F1-ATPase is a membrane-extrinsic catalytic subcomplex of F-type ATP synthase, an enzyme that uses the proton motive force across biological membranes to produce adenosine triphosphate (ATP). The isolation of the intact F1-ATPase from its native source is an essential prerequisite to characterize the enzyme&#39;s protein composition, kinetic parameters, and sensitivity to inhibitors. A highly pure and homogeneous F1-ATPase can be used for structural studies, which provide insight into molecular mechanisms of ATP synthesis and hydrolysis. This article describes a procedure for the purification of the F1-ATPase from Trypanosoma brucei, the causative agent of African trypanosomiases. The F1-ATPase is isolated from mitochondrial vesicles, which are obtained by hypotonic lysis from in vitro cultured trypanosomes. The vesicles are mechanically fragmented by sonication and the F1-ATPase is released from the inner mitochondrial membrane by the chloroform extraction. The enzymatic complex is further purified by consecutive anion exchange and size-exclusion chromatography. Sensitive mass spectrometry techniques showed that the purified complex is devoid of virtually any protein contaminants and, therefore, represents suitable material for structure determination by X-ray crystallography or cryo-electron microscopy. The isolated F1-ATPase exhibits ATP hydrolytic activity, which can be inhibited fully by sodium azide, a potent inhibitor of F-type ATP synthases. The purified complex remains stable and active for at least three days at room temperature. Precipitation by ammonium sulfate is used for long-term storage. Similar procedures have been used for the purification of F1-ATPases from mammalian and plant tissues, yeasts, or bacteria. Thus, the presented protocol can serve as a guideline for the F1-ATPase isolation from other organisms.

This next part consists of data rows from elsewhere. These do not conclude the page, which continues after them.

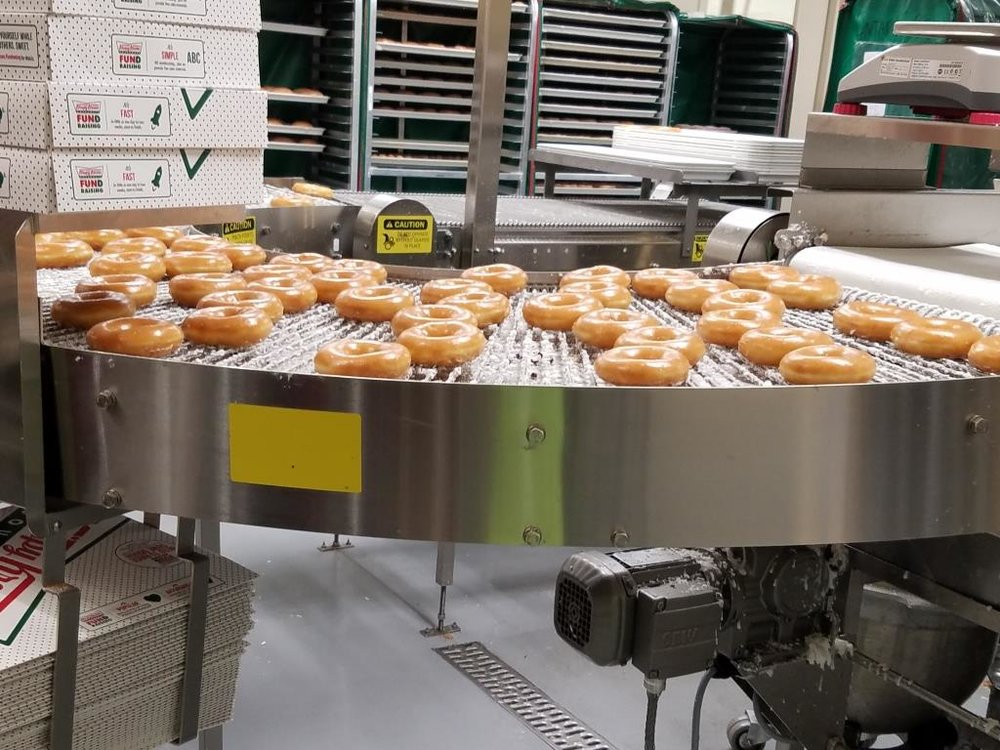 Freshly made doughnuts just a few feet away, tantalizing us.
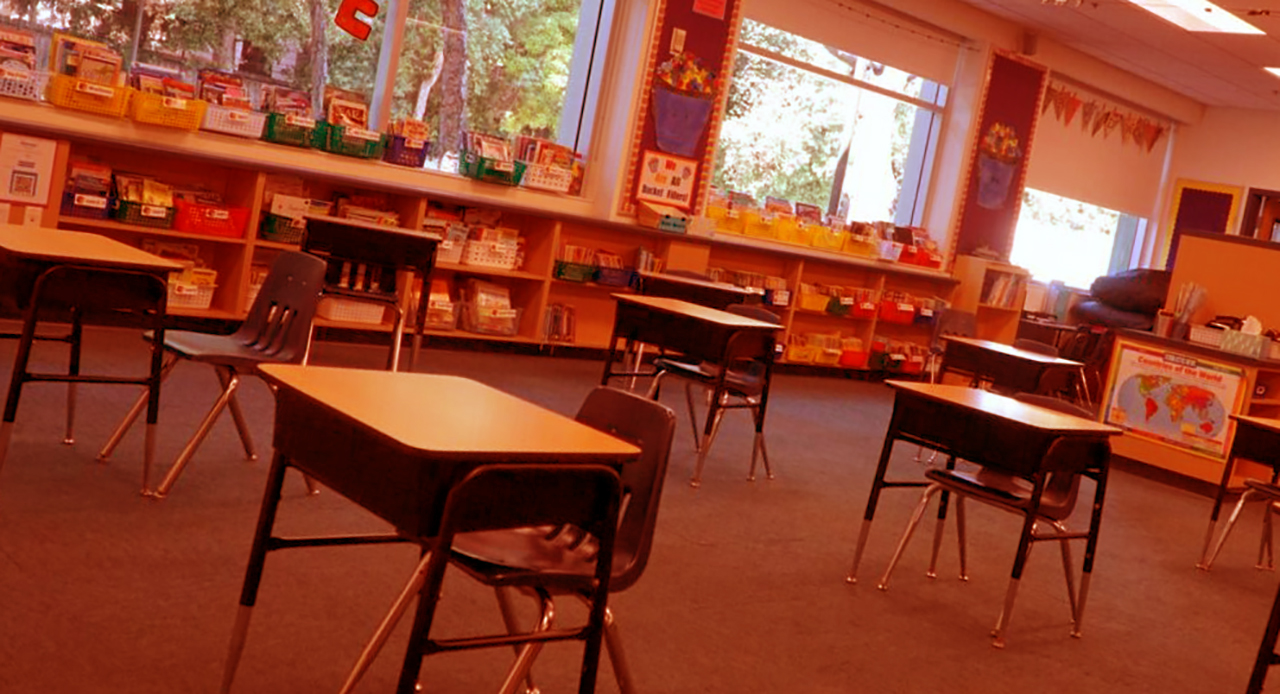 a classroom with desks spaced evenly throughout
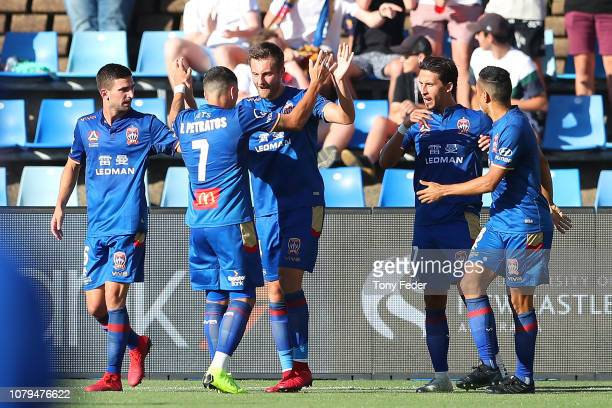 Jets players celebrate a goal during the round seven ALeague match between the Newcastle Jets and the Brisbane Roar at McDonald Jones Stadium on...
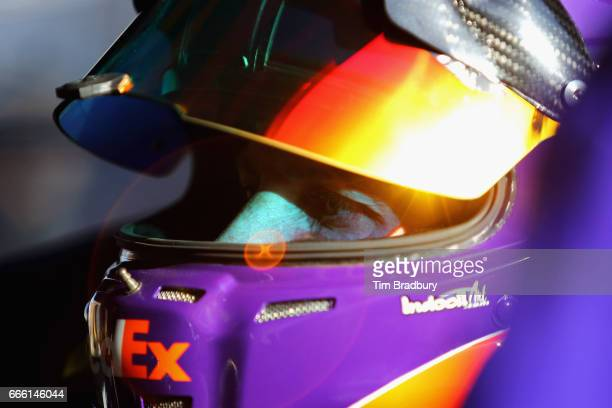 Denny Hamlin driver of the FedEx Office Toyota sits in his car during practice for the Monster Energy NASCAR Cup Series O'Reilly Auto Parts 500 at...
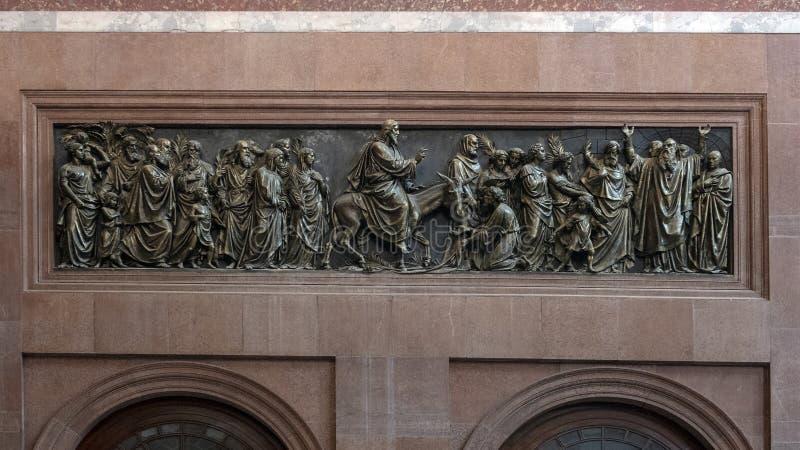 Bronze relief Jesus on Donkey and disciples, interior Esztergom Basilica, Esztergom, Hungary royalty free stock images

A typical purification (Figure 1) starts with mitochondrial vesicles (mitoplasts) isolated on the Percoll gradient from hypotonically lysed 1 x 1011 to 2 x 1011 procyclic T. brucei cells25 cultured in standard glucose-rich SDM-79 medium27. The mitoplasts are fragmented by sonication, spun, and the matrix-containing supernatant is discarded. Mitochondrial membranes are treated with ...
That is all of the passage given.